在线午夜视频,亚洲欧美日韩综合俺去了,欧美人群三人交视频,狠狠干男人的天堂,欧美成人午夜不卡在线视频

Please enter keywords
The Impact of AI on Macroeconomy, Growth, and Financial Stability
Date:10.28.2024 Author:Jason Furman and Tobias Adrian


Abstract: Mr. Tobias Adrian believes that AI has brought positive changes to the financial sector—algorithmbased financial transactions have increased market efficiency and reduced financing costs across sectors; using AI to improve credit allocation enhances financial inclusiveness. Theoretically, with the emergence of general AI in the future, the financial sector may also achieve autonomous decision-making by machines.

However, from the perspective of financial stability, AI increases the difficulty of risk management at the corporate level, and can also expand the scale of attacks (against financial institutions), increasing the efficiency of attacks, with cyber risks becoming a potential macro critical risk. Meanwhile, although generative AI may be proficient in understanding cross-sectional risks, it is unclear whether it can capture general equilibrium effects and how this would impact financial cycles.

On macro stability, Prof. Jason Furman believes that in the short term, the application of AI will not increase output but will only increase labor input, thus overall productivity is declining. This also means that managing inflation has not become easier in the short term, and may in fact increase, requiring higher interest rates to stabilize the macro-economy. However, in the long run, the development of AI allows for significant growth in productivity, which will translate into increased income and higher interest rates.

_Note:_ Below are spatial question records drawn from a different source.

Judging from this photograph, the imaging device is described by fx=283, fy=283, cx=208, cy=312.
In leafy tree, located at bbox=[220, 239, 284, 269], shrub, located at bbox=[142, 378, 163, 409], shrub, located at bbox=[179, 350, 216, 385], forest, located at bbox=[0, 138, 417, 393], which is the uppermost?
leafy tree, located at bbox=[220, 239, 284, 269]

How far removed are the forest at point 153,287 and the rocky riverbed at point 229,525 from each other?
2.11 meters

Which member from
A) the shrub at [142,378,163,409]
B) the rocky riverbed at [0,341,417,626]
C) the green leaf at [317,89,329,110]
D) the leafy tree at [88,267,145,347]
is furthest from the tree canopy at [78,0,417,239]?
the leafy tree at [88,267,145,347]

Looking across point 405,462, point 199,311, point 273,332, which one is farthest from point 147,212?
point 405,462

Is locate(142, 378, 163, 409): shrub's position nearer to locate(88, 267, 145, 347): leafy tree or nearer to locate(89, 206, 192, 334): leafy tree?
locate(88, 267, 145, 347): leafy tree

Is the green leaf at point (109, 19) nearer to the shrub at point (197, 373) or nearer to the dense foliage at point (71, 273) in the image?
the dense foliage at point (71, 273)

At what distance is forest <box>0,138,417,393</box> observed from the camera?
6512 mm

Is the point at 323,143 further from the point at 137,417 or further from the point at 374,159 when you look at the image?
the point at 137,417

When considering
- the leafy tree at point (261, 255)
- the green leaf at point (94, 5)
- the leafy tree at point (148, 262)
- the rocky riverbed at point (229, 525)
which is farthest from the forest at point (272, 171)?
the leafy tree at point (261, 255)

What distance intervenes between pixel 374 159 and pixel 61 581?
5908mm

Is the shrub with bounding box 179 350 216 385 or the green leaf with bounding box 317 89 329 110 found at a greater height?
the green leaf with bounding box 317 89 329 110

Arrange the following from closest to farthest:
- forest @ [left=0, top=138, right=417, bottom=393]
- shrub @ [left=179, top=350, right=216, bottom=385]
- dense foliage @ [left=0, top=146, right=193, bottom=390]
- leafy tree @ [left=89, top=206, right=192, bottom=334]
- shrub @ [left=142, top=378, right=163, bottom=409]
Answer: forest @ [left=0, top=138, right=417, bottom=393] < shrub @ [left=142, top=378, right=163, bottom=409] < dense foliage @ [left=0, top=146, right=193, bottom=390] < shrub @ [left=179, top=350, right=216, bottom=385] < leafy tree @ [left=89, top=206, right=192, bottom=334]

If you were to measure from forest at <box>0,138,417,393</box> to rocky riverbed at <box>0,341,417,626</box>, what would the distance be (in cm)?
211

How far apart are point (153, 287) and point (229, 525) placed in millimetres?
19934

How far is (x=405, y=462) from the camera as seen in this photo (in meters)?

Regarding the commonly concerned issue of labor replacement, both Adrian and Furman are optimistic because historical experience shows that with technological progress, new types of jobs will emerge, and people’s overall income levels will rise, leading to more service industry positions. Moreover, technology can only replace some jobs, not all. However, Furman also emphasizes the risk of increasing inequality, such as people lowering their wages to compete with robots. He believes that wide-ranging measures must be taken to address this challenge, one focus being the investment of more educational resources.

Regarding the regulatory challenges of artificial intelligence, Adrian believes that a major challenge currently facing financial regulators is that the data needed to understand these risks are not necessarily the same as those needed in the past, and where and what kind of data to collect may differ from before. Therefore, increasing transparency may be the top priority. Meanwhile, regulators need to try to use AI to provide information for regulatory visibility and system stability judgment.

Furman believes that waiting for regulatory measures to catch up with the development of AI is not a wisemove. Slowing down the deployment of AI also carries many risks. When considering AI regulation, the first priority is to balance benefits and risks. Second, attention should be paid to AI biases and not to view it as omnipotent; third, regulation should not become a moat to protect existing businesses. Finally, he points out that many solutions to AI issues are not related to regulating AI but involve independent strategies concerning the labor market, tax systems, etc.